- **TASK**
Retype every entry exactly, down to the last character.

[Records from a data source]
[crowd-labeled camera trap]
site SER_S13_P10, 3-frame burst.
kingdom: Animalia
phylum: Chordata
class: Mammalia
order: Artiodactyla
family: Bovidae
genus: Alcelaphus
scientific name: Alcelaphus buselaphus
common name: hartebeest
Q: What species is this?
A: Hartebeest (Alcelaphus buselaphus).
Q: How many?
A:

- **EXERCISE ANSWER**
[crowd-labeled camera trap]
site SER_S13_P10, 3-frame burst.
kingdom: Animalia
phylum: Chordata
class: Mammalia
order: Artiodactyla
family: Bovidae
genus: Alcelaphus
scientific name: Alcelaphus buselaphus
common name: hartebeest
Q: What species is this?
A: Hartebeest (Alcelaphus buselaphus).
Q: How many?
A:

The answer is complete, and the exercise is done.